Carter, in July of 2006, was diagnosed with Juvenile Diabetes more commonly known as Type 1. His pancreas no longer produces beta cells needed to make insulin for his body to regulate his blood sugar. Due to type 1, Carter cannot live without artificial insulin. He wears an insulin pump 24 hours a day, checks his blood sugar 6-10 times a day, and has several shots a week to bring his blood sugar into “normal” ranges. Even though Carter has checked his blood sugar over 2920 times the past 8 years, he still struggles to detect when his blood sugar is “low” or “high”. When Carter goes low, he can have seizures and lose consciousness and when he is running “high”, he has a horrible headache, vomits, and feels extremely ill. If he is high for too long, there is damage to his body and he can go into diabetic ketosis (coma). As Carter grows low blood sugars at night can become very scary because he doesn’t recognize then while he is asleep. We have had a few terrifying nights with Carter’s blood sugar reaching down into the high teens. We are excited about Carter having a service dog. Dogs are incredibly sensitive to smells and can recognize drops and spikes in blood sugar before humans are aware.
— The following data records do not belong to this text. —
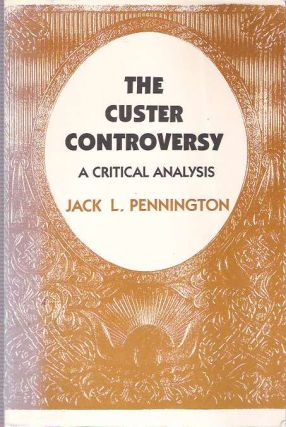 The Custer Controversy : A Critical Analysis. Jack L. Pennington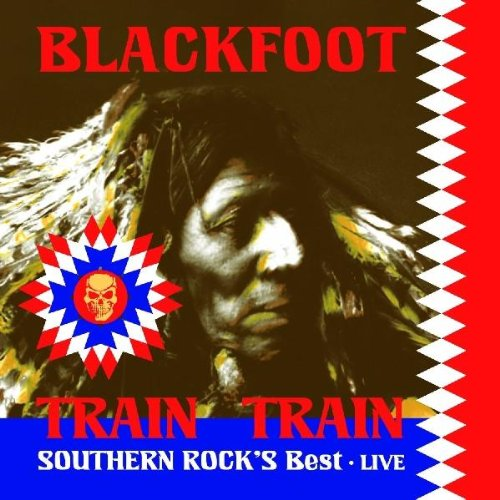 Blackfoot - Train Train: Southern Rock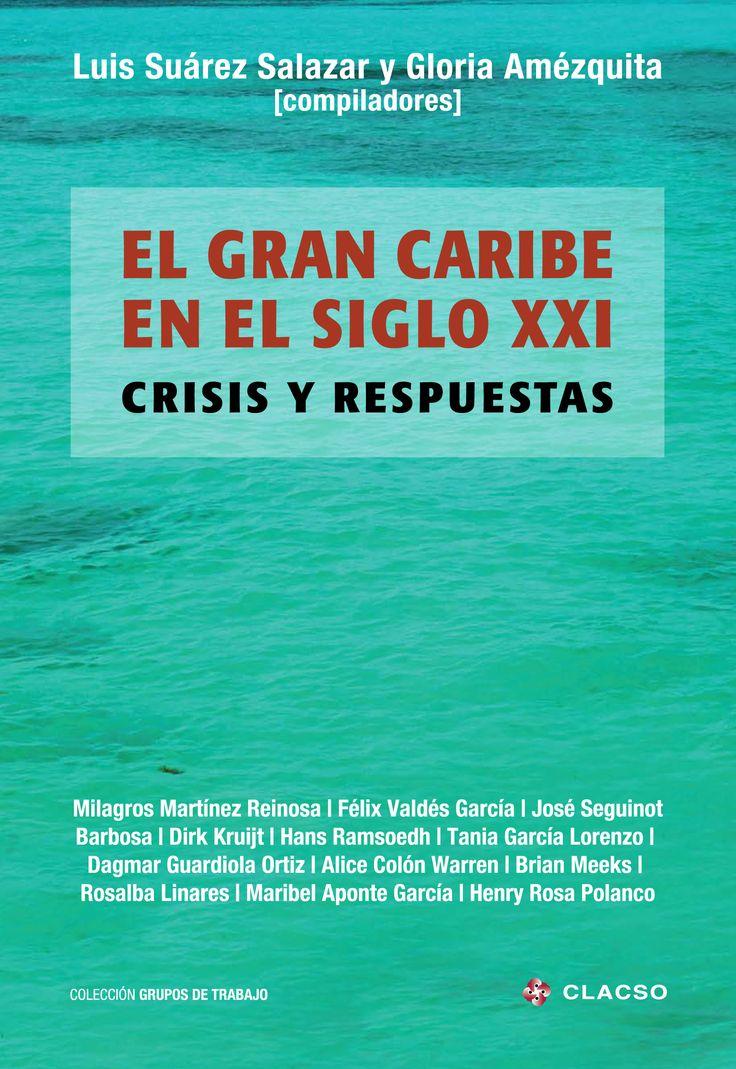 El Gran Caribe en el Siglo XXI : crisis y respuestas. #CrisisEstructural #HistoriaPolitica #EcologiaPolitica #EstadoNacion #Autodeterminacion #DerechosHumanos #MovimientosMigratorios  #IntegracionEconomica #GranCaribe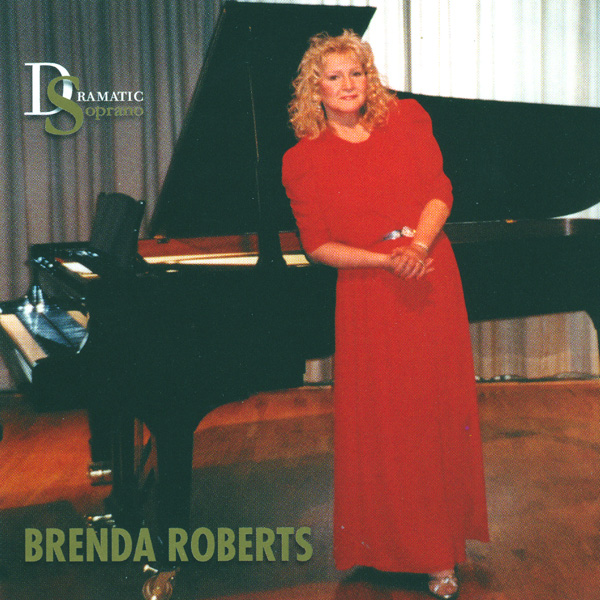IN REVIEW: Richard Wagner, Richard Strauss, & Franz Schreker - LIEDERABEND (Brenda Roberts, dramatic soprano)
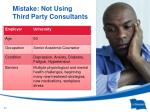 mistake not using third party consultants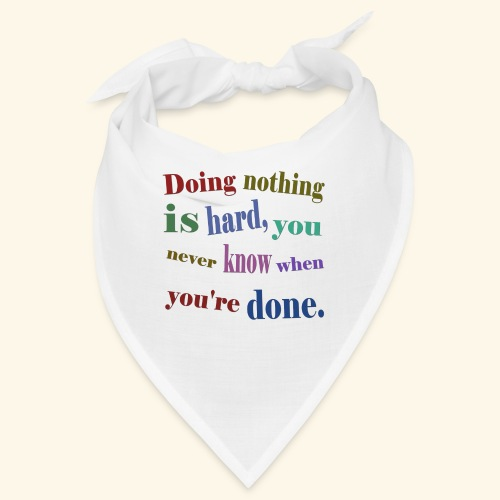 Doing nothing is hard, you never know when you're - Bandana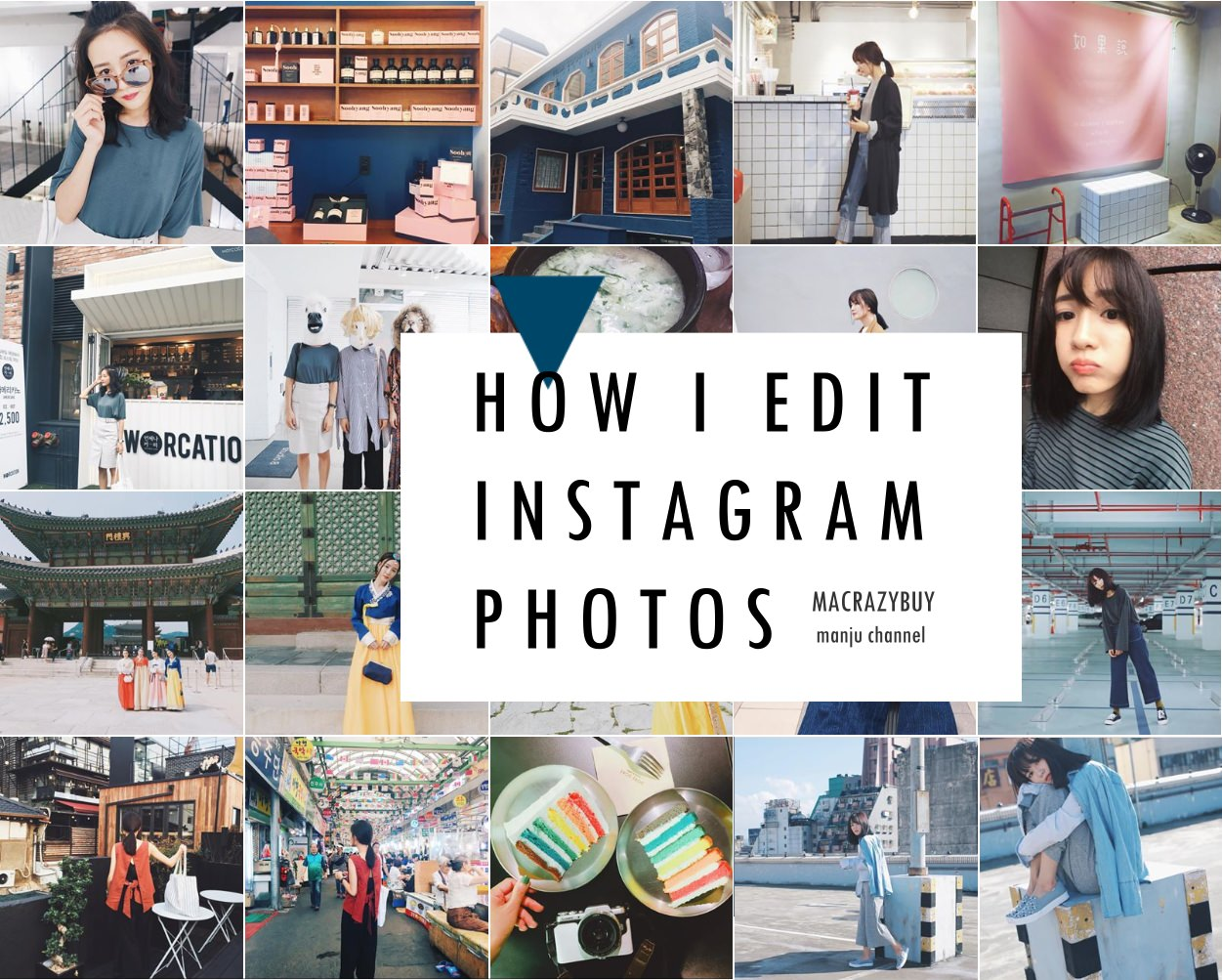 [ VLOG] 我用什麼濾鏡編輯照片♥How I Edit My Instagram Photos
Thank you Glad Wags and Autumn Rigsbee!!!
So I shouldn’t be amazed, but I am. Carter and I went to Tulsa to work with the dog training to be his service dog. Over the past several week…s we’ve been supplying the trainer with some of Carter’s smelly things as well as qtip swabs of his mouth recorded at various blood sugar levels. Once fully trained, the dog will be his 24/7 companion and notify him or others when his glucose levels are out of range. Last night, Carter checked his blood sugar at the beginning of class and it was normal (within range) at 116.
They worked hard together on commands, distractions and then they were just playing. The dog out of the blue kept going after Carters wrist and licking it. At first we thought it was just being playful. However the dog grew more persistent and it dawned on us that the dog was trying to alert Carter. Carter quickly checked his blood sugar and it was 76 and dropping. I was completely amazed as was the trainer.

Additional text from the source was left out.